● WHAT IS BEING ASKED: Would you reproduce the data below exactly, please, leaving out its images?
● ● ● ●
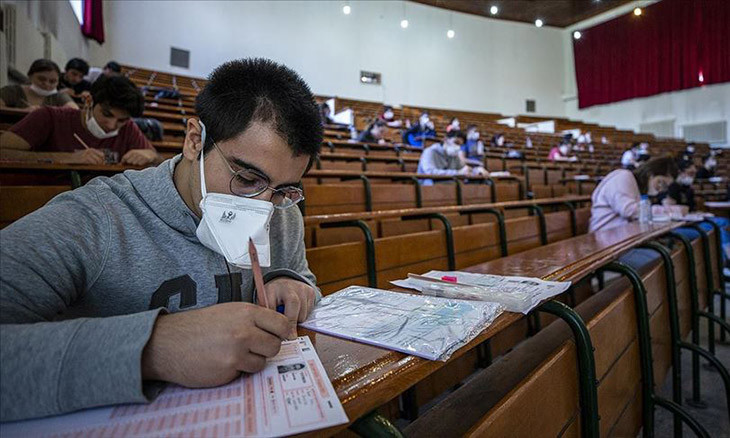 Turkey to enforce partial curfews on nationwide exam days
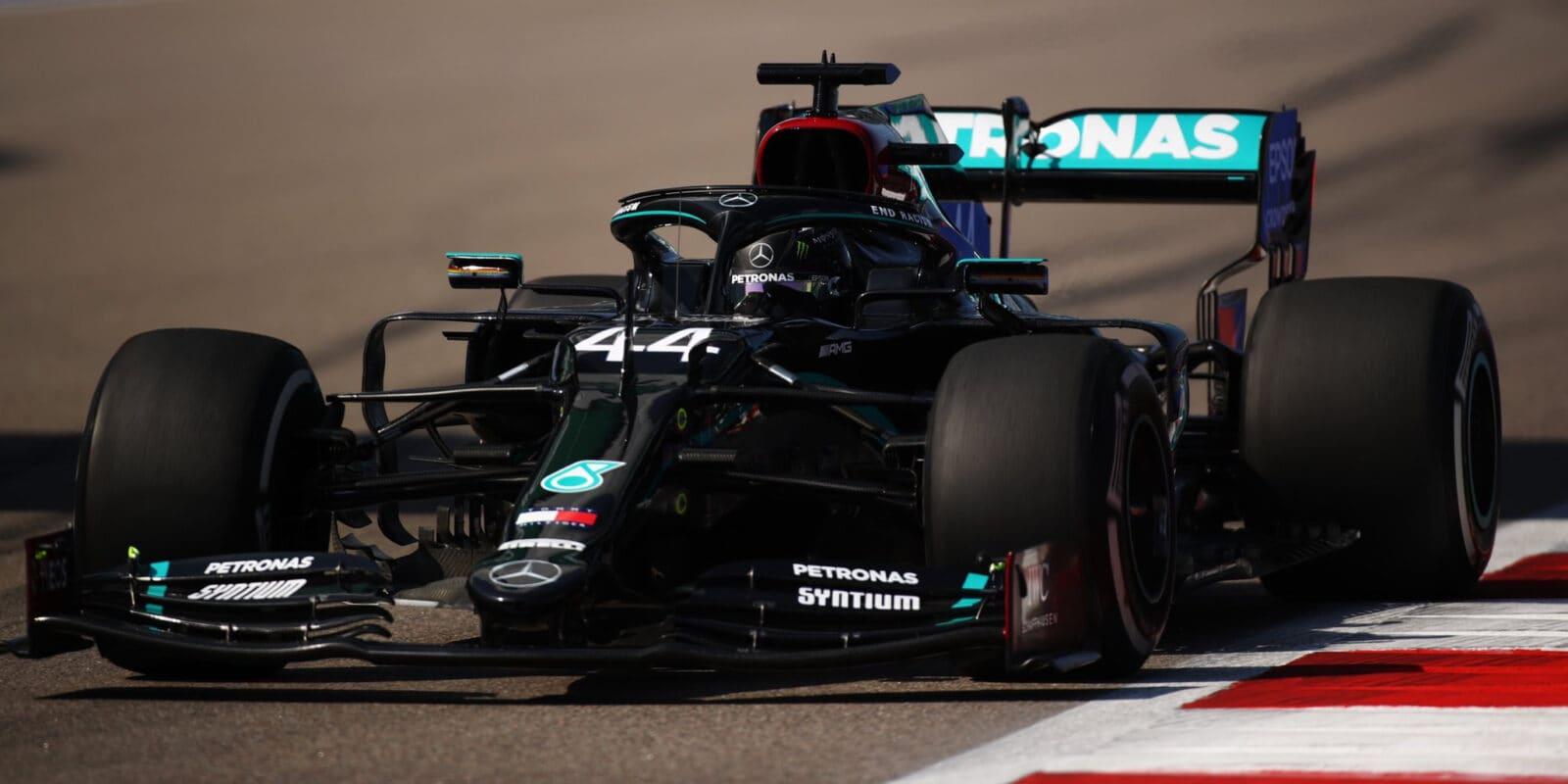 Kvalifikaci na VC Ruska ovládl Lewis Hamilton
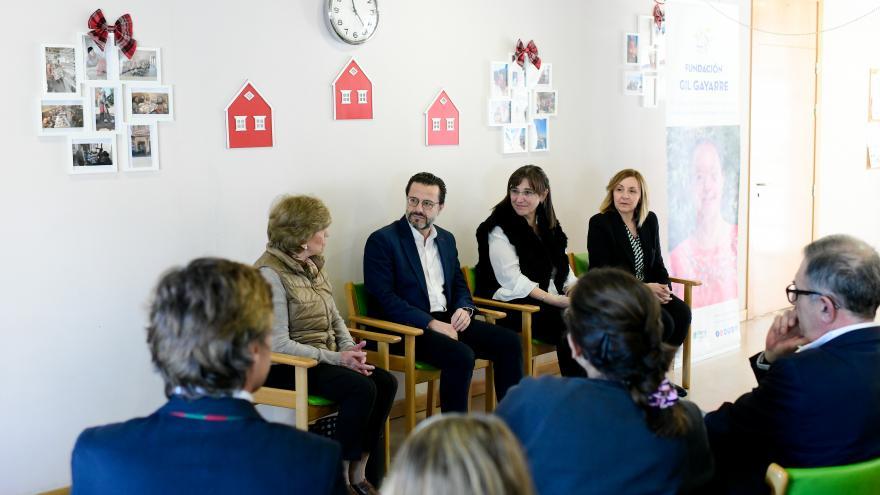 El consejero de Hacienda visita la Fundación Gil Gayarre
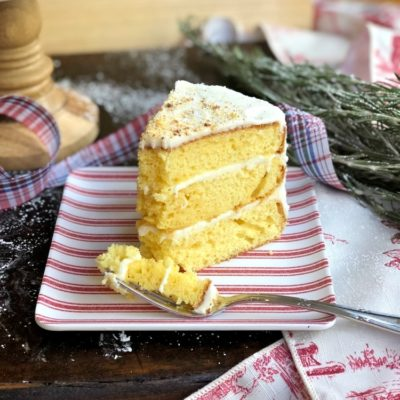 Easy Spiked Eggnog Cake for Entertaining #eggnogcake #spikedeggnogdessert #eggnogdessert #cakemixcakes #christmascake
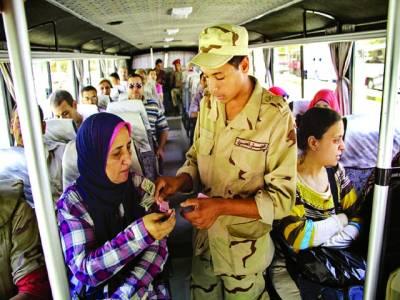 قاہرہ: خاتون ٹکٹ خرید رہی ہے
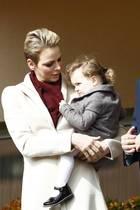 """18. März 2017  Fürst Albert mit Ehefrau Fürstin Charlène beim """"Sainte Devote Rugby""""-Turnier im Louis II Stadium in Monaco:Tochter Gabriella scheint nicht so wirklich Lust zu haben und muss von Mama aufgemuntert werden."""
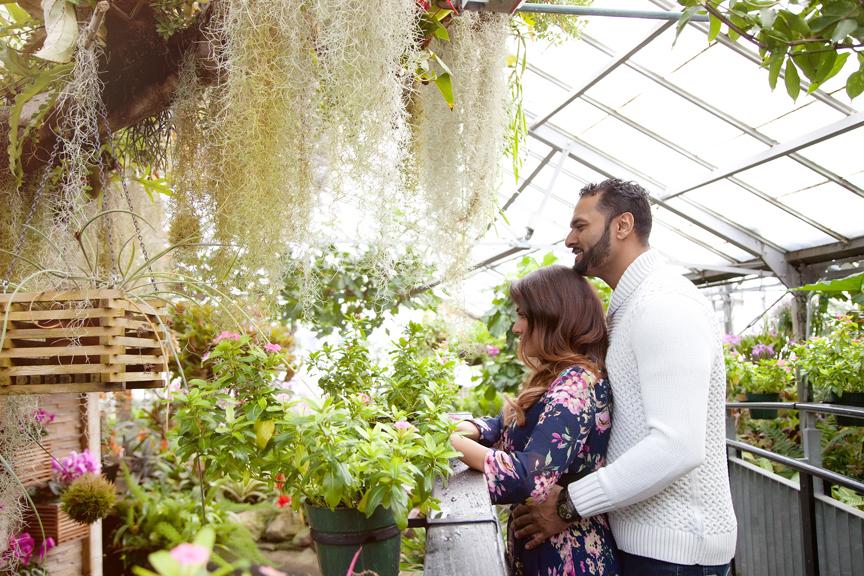 engagement portrait at allan gardens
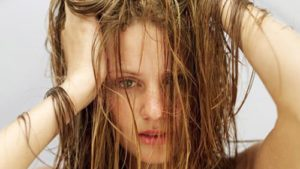34 жирные волосы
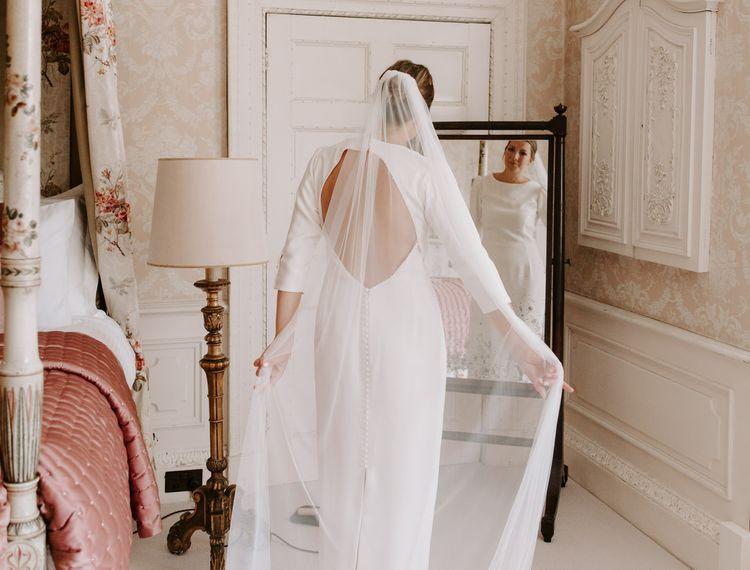 穿着礼服的新娘礼服的礼服很漂亮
● ● ● ●
● OUTPUT:
 Turkey to enforce partial curfews on nationwide exam days
 Kvalifikaci na VC Ruska ovládl Lewis Hamilton
 El consejero de Hacienda visita la Fundación Gil Gayarre
 Easy Spiked Eggnog Cake for Entertaining #eggnogcake #spikedeggnogdessert #eggnogdessert #cakemixcakes #christmascake
 قاہرہ: خاتون ٹکٹ خرید رہی ہے
 """18. März 2017  Fürst Albert mit Ehefrau Fürstin Charlène beim """"Sainte Devote Rugby""""-Turnier im Louis II Stadium in Monaco:Tochter Gabriella scheint nicht so wirklich Lust zu haben und muss von Mama aufgemuntert werden."""
 engagement portrait at allan gardens
34 жирные волосы
 穿着礼服的新娘礼服的礼服很漂亮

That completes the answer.